On the other hand, NAFCU has not come out swinging against private insurance as it has at opportune times in the past. Nobody wants to stir greater problems at the privately insured credit unions because of the potential for reputational risk. However, I would think the sheer number, assets and geographic diversity of the federally insured credit unions could smother broader reputational risk if it became necessary. Federally insured credit unions in the states with private insurance, such as the sand states of California and Nevada, could bear the brunt should the worst happen.
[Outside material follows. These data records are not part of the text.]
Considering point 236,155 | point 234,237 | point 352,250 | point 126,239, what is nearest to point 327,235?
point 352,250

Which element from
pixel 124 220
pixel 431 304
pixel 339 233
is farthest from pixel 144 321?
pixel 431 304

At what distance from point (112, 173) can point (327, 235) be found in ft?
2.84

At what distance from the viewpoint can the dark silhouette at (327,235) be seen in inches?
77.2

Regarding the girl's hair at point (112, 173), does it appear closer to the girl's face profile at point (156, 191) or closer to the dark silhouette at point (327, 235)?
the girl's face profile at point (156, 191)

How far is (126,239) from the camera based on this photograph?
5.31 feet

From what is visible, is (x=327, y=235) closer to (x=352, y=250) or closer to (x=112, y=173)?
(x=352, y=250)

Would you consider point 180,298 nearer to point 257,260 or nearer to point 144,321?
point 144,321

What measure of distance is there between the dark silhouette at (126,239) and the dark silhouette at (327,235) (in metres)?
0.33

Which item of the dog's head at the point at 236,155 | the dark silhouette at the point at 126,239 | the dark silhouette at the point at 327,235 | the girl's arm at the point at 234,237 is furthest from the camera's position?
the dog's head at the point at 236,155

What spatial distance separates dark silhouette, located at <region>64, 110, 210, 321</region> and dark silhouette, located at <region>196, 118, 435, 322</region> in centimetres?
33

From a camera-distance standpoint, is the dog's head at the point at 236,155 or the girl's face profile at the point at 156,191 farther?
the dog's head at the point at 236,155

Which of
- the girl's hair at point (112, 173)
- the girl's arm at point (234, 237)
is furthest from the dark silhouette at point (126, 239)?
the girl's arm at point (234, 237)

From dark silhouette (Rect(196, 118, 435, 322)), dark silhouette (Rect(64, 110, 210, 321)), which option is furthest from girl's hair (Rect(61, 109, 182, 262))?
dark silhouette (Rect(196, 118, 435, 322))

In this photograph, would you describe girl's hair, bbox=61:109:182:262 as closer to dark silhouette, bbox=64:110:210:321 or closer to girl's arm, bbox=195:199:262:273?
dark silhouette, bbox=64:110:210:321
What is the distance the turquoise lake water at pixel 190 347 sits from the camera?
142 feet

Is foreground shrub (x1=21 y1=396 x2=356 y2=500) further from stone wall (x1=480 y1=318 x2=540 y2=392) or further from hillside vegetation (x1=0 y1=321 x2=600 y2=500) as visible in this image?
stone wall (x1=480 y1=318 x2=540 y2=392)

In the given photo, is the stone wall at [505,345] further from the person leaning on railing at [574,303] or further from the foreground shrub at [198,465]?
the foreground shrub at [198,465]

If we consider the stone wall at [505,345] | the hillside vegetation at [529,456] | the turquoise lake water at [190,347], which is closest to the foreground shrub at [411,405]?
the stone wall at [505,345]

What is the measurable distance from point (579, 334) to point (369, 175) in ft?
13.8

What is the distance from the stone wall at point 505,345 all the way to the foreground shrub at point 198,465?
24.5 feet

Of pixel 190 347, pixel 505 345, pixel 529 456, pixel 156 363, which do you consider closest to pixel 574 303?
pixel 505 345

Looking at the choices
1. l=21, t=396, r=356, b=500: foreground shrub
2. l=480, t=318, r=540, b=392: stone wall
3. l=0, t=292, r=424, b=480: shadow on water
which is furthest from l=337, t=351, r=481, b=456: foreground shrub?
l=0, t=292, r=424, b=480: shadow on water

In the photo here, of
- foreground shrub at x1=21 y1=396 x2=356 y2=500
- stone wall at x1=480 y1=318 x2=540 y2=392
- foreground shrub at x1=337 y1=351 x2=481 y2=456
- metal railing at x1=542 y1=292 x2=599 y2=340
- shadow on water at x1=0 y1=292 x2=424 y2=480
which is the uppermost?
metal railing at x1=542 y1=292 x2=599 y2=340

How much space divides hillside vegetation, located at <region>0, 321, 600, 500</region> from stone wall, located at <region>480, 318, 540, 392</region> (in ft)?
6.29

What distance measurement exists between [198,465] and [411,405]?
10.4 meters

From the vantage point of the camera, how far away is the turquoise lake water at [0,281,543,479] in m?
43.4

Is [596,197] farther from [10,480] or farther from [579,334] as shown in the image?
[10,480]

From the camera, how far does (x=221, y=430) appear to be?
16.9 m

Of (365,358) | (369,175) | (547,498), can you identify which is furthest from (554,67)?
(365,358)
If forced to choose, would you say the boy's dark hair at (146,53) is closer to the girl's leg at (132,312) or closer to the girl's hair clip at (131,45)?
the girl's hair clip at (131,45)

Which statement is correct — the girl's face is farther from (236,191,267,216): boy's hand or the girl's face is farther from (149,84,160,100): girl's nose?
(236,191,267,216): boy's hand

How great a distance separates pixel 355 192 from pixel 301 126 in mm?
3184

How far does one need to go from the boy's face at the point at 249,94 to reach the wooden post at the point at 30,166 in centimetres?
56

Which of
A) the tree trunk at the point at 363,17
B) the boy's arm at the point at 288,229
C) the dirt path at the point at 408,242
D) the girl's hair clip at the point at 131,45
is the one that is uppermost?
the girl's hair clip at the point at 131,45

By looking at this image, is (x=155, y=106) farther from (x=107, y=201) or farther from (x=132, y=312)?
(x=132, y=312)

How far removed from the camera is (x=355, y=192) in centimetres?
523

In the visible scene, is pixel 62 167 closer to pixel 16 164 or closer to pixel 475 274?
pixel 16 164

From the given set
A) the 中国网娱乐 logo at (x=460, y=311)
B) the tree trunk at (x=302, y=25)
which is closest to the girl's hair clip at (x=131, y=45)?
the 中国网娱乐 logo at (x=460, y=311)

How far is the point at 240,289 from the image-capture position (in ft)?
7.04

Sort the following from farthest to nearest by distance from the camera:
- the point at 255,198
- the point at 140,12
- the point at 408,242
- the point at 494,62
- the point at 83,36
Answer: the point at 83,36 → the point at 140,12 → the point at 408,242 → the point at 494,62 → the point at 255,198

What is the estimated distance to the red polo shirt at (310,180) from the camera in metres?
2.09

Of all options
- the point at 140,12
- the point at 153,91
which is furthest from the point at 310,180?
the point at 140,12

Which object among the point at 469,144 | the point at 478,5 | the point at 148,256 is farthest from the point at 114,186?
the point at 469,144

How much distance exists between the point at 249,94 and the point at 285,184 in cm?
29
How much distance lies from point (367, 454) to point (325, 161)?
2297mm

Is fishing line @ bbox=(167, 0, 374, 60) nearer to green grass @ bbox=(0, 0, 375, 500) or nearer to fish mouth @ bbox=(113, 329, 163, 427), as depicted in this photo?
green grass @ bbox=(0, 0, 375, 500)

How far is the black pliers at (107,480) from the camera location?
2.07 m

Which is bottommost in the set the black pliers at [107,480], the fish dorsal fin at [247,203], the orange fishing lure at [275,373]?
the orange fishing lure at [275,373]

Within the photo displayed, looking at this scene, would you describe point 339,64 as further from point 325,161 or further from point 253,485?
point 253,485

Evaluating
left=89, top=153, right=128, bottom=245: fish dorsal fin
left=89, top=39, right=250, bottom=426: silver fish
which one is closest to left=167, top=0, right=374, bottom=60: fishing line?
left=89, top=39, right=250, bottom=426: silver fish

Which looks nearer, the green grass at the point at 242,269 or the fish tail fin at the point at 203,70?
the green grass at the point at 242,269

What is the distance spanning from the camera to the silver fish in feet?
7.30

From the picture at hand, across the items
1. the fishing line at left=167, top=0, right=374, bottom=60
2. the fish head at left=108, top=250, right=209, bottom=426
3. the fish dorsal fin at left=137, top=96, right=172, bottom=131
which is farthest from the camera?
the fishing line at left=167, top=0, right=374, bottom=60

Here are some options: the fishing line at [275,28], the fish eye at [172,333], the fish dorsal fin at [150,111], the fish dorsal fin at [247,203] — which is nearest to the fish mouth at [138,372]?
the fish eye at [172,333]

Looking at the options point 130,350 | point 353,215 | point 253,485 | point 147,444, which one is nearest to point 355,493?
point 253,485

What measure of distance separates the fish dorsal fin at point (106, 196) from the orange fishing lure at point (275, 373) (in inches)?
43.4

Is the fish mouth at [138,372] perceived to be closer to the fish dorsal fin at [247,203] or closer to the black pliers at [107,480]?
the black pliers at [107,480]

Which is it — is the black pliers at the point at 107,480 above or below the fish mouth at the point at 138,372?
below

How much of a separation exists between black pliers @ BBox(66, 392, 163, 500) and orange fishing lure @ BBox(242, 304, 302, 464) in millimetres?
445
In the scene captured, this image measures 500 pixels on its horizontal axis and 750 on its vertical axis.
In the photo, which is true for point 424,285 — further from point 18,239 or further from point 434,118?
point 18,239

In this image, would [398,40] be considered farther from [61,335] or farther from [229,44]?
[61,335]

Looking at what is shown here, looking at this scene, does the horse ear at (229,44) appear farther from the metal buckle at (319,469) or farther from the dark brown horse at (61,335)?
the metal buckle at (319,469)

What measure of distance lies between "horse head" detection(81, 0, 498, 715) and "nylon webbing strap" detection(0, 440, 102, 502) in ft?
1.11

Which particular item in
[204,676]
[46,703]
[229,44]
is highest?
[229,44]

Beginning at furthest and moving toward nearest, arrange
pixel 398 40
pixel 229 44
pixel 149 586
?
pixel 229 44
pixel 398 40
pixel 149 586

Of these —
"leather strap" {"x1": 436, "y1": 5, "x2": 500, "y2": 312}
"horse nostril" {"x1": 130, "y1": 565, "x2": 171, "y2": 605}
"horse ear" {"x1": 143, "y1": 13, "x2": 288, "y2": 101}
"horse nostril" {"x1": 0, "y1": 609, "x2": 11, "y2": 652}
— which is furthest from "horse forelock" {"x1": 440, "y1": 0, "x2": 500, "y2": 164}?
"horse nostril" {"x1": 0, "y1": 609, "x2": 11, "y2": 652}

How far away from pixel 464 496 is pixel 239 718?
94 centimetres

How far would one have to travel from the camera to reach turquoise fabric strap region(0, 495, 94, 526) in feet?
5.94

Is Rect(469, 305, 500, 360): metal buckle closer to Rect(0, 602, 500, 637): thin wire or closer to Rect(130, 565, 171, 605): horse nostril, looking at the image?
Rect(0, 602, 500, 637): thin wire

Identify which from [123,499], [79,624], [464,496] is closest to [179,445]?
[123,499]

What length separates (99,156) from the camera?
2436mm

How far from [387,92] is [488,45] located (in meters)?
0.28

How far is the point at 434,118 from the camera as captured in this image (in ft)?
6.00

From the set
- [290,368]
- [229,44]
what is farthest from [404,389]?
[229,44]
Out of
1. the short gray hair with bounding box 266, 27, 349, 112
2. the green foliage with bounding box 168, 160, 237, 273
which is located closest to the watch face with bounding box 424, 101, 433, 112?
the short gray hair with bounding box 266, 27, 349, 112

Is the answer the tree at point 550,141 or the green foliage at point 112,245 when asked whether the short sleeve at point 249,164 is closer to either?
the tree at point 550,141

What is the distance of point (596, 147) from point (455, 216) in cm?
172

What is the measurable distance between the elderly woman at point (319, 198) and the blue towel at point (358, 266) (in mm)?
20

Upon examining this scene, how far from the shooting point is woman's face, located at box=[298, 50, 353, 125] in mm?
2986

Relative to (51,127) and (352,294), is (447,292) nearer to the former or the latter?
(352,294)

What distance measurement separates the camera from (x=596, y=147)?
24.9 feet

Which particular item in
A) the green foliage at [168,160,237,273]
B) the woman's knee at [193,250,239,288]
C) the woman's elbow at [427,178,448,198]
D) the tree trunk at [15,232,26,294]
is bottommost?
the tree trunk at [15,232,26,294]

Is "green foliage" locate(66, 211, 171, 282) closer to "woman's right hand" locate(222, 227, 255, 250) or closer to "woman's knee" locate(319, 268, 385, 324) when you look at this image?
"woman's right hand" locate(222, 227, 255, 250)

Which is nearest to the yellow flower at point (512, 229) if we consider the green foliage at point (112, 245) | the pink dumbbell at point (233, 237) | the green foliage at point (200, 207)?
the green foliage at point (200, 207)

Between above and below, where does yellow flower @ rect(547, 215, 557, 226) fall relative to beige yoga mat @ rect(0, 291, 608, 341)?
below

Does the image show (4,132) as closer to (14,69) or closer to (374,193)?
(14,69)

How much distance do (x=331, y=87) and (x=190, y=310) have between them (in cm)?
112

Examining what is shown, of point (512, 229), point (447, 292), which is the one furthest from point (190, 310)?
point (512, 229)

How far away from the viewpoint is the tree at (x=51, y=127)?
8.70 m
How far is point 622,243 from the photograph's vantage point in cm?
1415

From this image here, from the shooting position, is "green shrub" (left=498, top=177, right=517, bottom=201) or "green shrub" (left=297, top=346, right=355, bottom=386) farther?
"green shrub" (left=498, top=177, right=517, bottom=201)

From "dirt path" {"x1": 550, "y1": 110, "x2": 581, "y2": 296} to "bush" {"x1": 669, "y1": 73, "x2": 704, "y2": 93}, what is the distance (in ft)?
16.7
Finally, since Credit Union Times is always thinking ahead for our readers, we've created a special supplement covering Gen Y from how to recruit and retain them on staff to how to gain them as members. Don't be fooled; those two items are separate yet very closely linked. The supplement is for subscribers only and can be found in the digital edition of the June 9Credit Union Times available at cutimes.com.
Gen Y is tricky to figure out, in part because stereotypes never cover everyone. Whether staff or members, they'll want everything all the time and insist on praise for accomplishing even the smallest tasks. Feed this to a degree, and they'll either work their tails off for you or pout that it's not enough. Gen Y has also been stereotyped as slackers and, like any other generation, some are. Recognize this and be sure you're at least getting out of it (or have the potential to) what you put into it. Give them opportunities to learn, contribute and shine. An idea that sounds outlandish to leadership may not among Gen Yers, so as long as it's well-planned and thought out, they may surprise you. Or they may screw up, and some of that is fine. too. Like anything else, there is no manual to working with or serving Gen Y, but we hope this report serves as a good discussion starter for the future of the industry.